[What the exercise asks]: Can you reproduce every item below word for word, omitting the pictures?

[Items contained in a dataset]:
--- --- ---

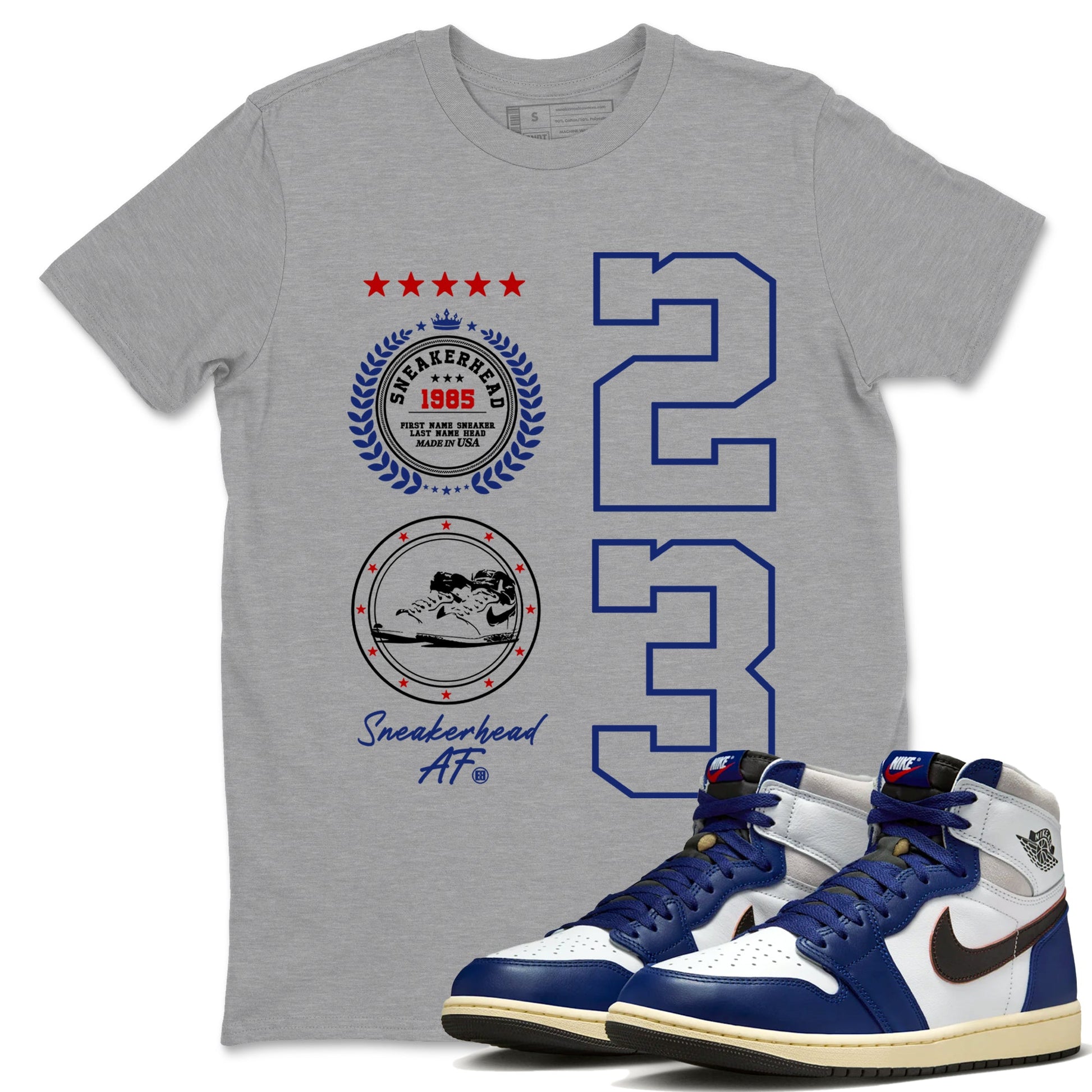 1s Rare Air shirts to match jordans Sneaker Emblem sneaker match tees Air Jordan 1 High OG Rare Air Deep Royal Blue match shoes to clothes SNRT Sneaker Tees unisex cotton Heather Grey 1 shirts
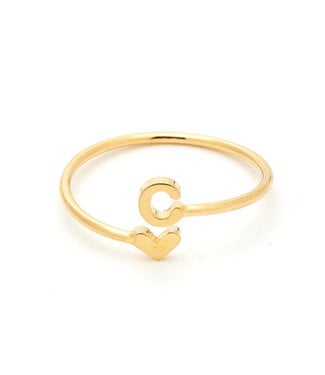 Cai Heart Initial Stackable Ring Gold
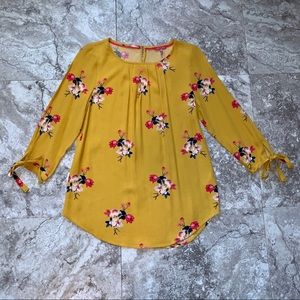 Mustard & Floral Blouse By Joules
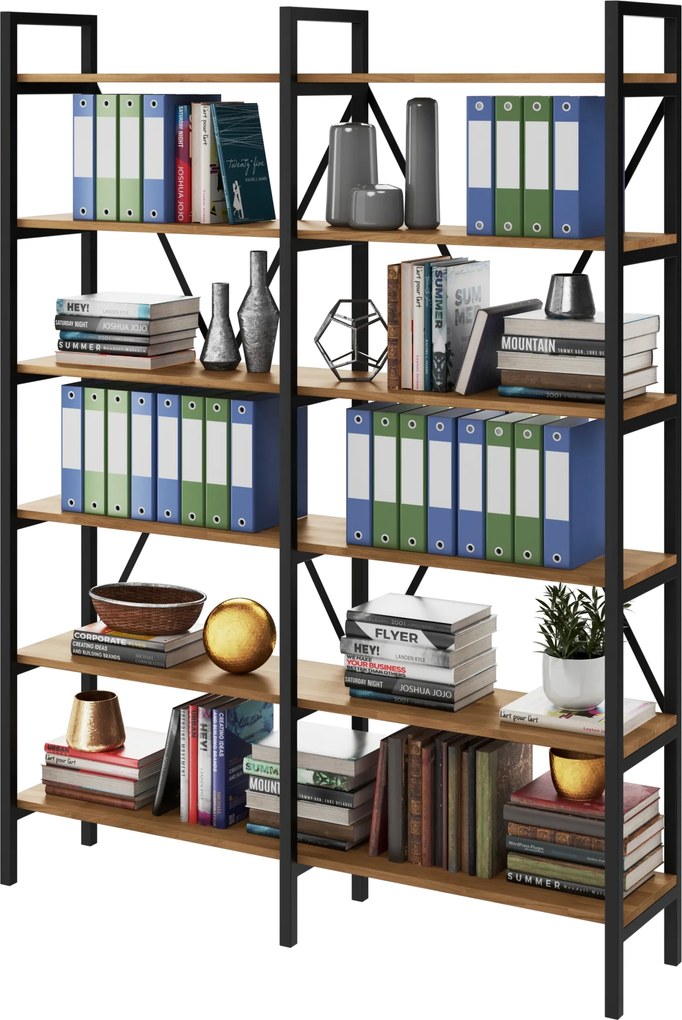 Regál na zakladače a knihy Loft dub D6+R 180 cm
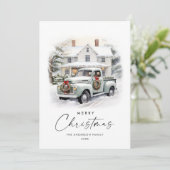 レトロヴィンテージクリスマスファームトラックグリーティング シーズンカード (スタンド正面)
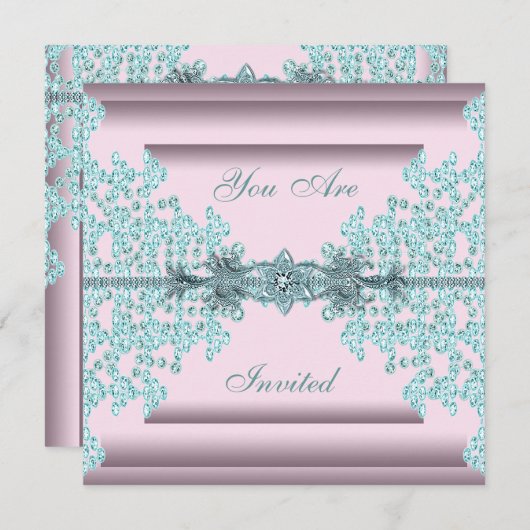 Roze Blauwgroen Blauw Zwart Stropdas Party Kaart (Voorkant / Achterkant)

--- --- ---

[Answer]:
 1s Rare Air shirts to match jordans Sneaker Emblem sneaker match tees Air Jordan 1 High OG Rare Air Deep Royal Blue match shoes to clothes SNRT Sneaker Tees unisex cotton Heather Grey 1 shirts
 Cai Heart Initial Stackable Ring Gold
 Mustard & Floral Blouse By Joules
 Regál na zakladače a knihy Loft dub D6+R 180 cm
 レトロヴィンテージクリスマスファームトラックグリーティング シーズンカード (スタンド正面)
 Roze Blauwgroen Blauw Zwart Stropdas Party Kaart (Voorkant / Achterkant)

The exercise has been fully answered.